A Pair of Classical Lyre-Back Mahogany Side Chairs with Paw Feet, Phyfe school, New York, c. 1810

Illustrated: A nearly identical chair to this pair (but with applied carved roundels at the knees) is in the Yale University collection. See scanned page below from 300 Years of American Seating Furniture, Patricia E. Kane, (cat. no. 157). 

Provenance: George D. Glazer

An elegant pair of chairs by the side of a casepiece (bureau or desk) makes an inviting statement, with their light weight, grace and beauty to live with.  This pair is composed of heavy Cuban Mahogany and beautifully carved throughout. 

This form of chair is derived from the Grecian klismos chair, introduced to architects and furniture craftsmen in the late 18th Century through such works as Hamilton's Vases. See Hugues d'Hancarville, Collection of Etruscan, Greek, and Roman Antiquities (Naples: 1766-67) (illustrating antique vase decoration showing, among other things, use of klismos chairs). The use of a classical form for an entire chair, rather than just for incidental decoration, is characteristic of the strict adherence to archaeological precedents of the later post-Adam neoclassical period. These forms were popularized in published architectural designs by Percier and Fontaine in France, and by Thomas Hope and George Smith in England. The lyre -- the attribute of the - Grecian and Roman god Apollo -- was a popular motif in neoclassical decorative arts.
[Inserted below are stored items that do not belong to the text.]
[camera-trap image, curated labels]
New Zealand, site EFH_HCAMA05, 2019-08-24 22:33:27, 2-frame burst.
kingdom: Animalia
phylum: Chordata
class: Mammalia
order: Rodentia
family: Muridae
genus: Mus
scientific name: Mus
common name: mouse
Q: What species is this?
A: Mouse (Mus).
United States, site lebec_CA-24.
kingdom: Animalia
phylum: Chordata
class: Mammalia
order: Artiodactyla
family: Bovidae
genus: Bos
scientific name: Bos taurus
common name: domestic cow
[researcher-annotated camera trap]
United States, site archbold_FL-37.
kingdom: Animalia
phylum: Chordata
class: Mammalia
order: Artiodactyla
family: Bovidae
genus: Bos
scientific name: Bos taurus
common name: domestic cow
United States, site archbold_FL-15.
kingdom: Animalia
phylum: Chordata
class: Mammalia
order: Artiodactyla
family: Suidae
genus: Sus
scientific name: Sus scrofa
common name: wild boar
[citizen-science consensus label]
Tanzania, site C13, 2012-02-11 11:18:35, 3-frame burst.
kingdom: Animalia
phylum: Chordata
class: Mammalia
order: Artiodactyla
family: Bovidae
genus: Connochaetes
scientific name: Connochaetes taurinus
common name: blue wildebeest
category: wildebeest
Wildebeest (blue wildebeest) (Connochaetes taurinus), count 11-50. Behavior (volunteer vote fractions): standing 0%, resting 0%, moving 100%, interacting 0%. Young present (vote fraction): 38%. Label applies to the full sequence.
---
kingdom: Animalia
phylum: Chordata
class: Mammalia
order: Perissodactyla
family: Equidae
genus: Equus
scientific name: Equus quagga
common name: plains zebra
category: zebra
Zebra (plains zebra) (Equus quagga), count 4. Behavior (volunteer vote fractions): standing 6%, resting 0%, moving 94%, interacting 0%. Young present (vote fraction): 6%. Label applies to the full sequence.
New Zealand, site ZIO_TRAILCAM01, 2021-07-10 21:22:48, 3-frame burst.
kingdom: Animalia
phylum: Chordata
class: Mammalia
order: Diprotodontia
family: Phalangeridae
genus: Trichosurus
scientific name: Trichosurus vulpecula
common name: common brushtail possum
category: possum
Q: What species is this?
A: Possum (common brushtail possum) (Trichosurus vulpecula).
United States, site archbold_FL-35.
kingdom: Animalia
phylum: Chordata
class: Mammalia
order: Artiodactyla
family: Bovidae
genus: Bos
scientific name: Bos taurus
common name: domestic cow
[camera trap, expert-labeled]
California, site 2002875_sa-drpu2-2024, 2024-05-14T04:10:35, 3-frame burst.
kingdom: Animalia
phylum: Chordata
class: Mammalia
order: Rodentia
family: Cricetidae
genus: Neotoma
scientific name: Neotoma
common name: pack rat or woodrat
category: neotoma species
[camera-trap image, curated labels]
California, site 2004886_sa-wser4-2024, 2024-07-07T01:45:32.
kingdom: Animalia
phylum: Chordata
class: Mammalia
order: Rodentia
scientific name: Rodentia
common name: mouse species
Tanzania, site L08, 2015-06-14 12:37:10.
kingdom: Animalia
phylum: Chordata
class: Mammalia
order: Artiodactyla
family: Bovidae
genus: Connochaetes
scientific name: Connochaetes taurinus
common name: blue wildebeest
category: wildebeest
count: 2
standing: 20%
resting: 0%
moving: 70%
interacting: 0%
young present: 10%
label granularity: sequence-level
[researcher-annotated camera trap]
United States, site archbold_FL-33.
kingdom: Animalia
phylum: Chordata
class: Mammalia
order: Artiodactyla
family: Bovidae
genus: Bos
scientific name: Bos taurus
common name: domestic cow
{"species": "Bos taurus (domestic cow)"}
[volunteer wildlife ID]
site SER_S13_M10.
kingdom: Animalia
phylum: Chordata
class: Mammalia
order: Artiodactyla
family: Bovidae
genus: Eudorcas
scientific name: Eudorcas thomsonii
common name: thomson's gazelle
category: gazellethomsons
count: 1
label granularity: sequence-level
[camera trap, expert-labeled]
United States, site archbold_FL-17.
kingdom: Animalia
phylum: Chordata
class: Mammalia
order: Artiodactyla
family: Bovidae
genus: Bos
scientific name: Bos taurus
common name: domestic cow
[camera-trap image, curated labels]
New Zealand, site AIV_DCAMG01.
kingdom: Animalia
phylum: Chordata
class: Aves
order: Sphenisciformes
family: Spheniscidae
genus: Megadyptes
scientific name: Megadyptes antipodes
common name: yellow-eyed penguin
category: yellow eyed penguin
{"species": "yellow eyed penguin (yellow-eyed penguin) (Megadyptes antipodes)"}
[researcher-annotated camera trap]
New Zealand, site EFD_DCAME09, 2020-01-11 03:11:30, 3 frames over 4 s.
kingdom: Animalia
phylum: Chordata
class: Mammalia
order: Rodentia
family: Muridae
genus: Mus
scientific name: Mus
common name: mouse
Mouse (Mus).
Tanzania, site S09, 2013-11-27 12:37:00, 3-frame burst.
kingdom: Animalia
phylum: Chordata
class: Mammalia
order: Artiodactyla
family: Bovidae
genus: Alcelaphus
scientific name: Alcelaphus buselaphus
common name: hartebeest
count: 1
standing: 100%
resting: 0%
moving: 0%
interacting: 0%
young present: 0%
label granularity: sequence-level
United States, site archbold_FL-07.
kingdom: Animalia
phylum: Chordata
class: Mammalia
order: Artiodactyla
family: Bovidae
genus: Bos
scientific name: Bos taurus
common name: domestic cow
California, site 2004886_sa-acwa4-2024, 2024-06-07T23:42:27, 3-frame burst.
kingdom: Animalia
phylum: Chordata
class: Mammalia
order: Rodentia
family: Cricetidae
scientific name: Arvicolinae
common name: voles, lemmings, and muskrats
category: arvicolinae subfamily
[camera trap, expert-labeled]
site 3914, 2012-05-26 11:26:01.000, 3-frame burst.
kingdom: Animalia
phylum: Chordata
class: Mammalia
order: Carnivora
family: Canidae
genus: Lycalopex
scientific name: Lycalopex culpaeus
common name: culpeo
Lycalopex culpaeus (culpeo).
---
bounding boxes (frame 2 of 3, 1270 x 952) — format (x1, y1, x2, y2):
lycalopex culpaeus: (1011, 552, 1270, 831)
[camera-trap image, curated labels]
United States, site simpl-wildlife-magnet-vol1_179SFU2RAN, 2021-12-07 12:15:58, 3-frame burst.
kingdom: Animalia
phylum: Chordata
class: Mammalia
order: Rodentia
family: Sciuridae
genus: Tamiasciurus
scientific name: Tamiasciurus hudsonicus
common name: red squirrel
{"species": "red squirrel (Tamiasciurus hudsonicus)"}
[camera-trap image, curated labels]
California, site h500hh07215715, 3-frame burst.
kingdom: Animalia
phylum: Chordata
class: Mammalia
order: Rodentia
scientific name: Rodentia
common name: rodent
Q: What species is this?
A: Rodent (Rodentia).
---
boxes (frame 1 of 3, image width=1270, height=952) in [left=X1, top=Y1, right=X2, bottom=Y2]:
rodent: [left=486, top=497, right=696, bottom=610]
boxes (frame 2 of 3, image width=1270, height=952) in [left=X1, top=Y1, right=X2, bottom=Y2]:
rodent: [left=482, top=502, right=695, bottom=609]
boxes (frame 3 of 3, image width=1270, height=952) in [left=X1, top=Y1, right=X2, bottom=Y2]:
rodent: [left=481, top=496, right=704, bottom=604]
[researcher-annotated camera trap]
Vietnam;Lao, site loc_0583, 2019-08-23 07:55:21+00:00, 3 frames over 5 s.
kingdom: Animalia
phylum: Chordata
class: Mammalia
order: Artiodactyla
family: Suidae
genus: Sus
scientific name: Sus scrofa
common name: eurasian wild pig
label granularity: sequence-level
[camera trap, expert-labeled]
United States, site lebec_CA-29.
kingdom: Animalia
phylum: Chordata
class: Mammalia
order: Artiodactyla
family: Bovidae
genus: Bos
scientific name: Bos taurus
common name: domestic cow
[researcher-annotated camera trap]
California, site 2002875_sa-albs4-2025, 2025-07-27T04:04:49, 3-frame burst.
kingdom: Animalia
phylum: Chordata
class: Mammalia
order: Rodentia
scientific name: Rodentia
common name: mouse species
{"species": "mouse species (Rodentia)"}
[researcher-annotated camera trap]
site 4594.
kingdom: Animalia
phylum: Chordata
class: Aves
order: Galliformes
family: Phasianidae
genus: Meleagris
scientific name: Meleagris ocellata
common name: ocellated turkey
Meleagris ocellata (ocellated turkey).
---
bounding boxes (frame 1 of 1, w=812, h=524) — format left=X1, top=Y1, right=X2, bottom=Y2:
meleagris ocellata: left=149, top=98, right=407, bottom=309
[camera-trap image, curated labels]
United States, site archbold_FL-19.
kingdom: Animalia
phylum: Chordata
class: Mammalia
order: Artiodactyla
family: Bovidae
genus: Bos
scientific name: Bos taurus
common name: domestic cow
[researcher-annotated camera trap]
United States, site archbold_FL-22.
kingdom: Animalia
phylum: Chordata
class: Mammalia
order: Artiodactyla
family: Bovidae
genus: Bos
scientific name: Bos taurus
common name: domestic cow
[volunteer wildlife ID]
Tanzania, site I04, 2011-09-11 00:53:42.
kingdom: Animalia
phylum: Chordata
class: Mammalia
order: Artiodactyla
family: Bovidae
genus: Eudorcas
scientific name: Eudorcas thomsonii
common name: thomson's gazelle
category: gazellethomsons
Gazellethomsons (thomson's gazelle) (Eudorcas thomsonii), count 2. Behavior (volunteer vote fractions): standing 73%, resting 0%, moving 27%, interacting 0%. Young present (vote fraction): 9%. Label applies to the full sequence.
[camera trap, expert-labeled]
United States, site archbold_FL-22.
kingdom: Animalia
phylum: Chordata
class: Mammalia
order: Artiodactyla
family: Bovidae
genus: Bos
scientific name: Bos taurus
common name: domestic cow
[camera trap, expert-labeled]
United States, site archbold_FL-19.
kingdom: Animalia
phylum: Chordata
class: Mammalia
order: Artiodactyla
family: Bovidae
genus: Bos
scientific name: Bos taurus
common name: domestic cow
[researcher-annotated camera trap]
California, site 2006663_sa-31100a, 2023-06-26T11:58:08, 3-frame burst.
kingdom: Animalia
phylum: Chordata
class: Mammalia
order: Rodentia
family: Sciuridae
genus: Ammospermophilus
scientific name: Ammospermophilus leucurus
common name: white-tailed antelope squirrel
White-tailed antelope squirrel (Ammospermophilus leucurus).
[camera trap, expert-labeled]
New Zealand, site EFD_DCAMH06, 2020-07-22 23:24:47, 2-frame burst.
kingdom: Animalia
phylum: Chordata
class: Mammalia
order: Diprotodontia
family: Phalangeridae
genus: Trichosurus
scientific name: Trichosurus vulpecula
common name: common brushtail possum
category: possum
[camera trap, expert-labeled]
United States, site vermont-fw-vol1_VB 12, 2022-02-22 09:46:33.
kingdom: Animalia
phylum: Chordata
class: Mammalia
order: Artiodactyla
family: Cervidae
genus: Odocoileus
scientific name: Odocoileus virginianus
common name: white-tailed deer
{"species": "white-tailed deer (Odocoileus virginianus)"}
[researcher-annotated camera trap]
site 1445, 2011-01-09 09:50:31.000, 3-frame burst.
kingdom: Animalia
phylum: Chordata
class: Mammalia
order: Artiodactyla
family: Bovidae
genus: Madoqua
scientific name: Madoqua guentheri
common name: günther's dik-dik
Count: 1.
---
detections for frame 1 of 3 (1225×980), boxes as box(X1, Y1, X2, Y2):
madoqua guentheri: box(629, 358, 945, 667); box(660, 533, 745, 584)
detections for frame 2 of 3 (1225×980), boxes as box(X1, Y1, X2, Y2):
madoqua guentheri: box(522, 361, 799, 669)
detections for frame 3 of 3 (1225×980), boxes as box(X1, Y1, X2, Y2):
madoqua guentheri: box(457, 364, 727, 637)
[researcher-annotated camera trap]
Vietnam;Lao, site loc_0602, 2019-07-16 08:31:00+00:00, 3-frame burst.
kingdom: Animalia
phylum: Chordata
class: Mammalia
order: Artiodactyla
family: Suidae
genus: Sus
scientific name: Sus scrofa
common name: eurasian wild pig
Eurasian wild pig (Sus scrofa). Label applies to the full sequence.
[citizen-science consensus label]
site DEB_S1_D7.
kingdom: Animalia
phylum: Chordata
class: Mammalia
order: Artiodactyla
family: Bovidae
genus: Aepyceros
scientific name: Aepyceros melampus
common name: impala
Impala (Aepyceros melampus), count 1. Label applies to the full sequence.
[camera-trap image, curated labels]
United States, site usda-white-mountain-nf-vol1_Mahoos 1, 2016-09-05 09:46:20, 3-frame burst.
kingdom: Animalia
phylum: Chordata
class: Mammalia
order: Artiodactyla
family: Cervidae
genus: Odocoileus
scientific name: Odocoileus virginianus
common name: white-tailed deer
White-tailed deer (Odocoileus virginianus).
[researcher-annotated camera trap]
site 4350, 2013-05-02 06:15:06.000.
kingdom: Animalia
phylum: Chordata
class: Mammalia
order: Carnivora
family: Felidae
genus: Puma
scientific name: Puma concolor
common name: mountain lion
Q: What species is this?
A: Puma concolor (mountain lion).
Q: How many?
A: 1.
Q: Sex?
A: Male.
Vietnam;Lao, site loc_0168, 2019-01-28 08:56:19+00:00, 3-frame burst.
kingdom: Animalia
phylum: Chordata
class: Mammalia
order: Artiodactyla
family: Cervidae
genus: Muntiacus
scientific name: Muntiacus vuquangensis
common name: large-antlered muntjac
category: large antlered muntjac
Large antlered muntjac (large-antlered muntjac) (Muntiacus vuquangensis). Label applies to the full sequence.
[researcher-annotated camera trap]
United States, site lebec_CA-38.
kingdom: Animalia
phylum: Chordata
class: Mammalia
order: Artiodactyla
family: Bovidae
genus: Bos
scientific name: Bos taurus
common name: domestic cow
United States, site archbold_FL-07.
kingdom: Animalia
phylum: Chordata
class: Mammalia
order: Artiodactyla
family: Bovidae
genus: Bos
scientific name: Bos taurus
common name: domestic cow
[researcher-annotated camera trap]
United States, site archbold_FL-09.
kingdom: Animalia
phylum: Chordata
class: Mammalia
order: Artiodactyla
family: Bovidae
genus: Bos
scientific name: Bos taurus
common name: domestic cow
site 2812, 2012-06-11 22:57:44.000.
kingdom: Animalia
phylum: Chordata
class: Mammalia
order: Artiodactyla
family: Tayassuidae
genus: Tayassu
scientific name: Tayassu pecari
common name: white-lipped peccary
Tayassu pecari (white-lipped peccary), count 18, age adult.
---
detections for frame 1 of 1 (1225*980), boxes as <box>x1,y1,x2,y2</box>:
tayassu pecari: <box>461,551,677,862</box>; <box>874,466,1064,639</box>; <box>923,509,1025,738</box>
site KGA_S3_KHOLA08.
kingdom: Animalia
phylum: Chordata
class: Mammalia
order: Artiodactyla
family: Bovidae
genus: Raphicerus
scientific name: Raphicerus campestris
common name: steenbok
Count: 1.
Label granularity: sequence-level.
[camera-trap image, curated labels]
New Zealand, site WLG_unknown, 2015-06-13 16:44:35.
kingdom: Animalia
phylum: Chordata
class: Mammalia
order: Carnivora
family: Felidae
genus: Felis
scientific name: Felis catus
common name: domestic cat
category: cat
There are many examples of American klismos chairs with lyre splats and paw feet. See, e.g., Charles F. Montgomery, American Furniture, The Federal Period (The Viking Press, New York: 1966), Item 73 (illustrating example at Winterthur Museum); Marilynn Johnson et al., 19th-Century America, Furniture and Other Decorative Arts (New York Graphic Society, Ltd.: 1970), Item 27 (illustrating one of a large set of chairs by Duncan Phyfe for the New Jersey Livingston family, now in the Metropolitan Museum of Art). See also Montgomery, Item 72a (Phyfe sketch of lyre-splat klismos chair).

A nearly identical chair to this pair (but with applied carved roundels at the knees) is in the Yale University collection See Patricia E. Kane, 300 Years of American Seating Furniture (New York Graphic Society, Boston: 1976) (Item 157) (see scan). See also John T. Kirk, Early American Furniture (Alfred A. Knopf, New York: 1970), page 57, fig. 42 (illustrating same chair). Kane notes that a design for lyre chairs is in The New-York Book of Prices for Manufacturing Cabinet and Chair Work for 1817. (Kane, Item 157.) See also Montgomery, Item 73.

We acquired these chairs 25 years ago from George D. Glazer., a New York Dealer specializing in maps and globes.  Occasionally, important things came to him. He knew me personally, and when he acquired these chairs, he called us, as this pair is a collector’s prize in museum quality condition. 

Height: 32 1/2 in.  Width: 18 in.  Depth: 17 in.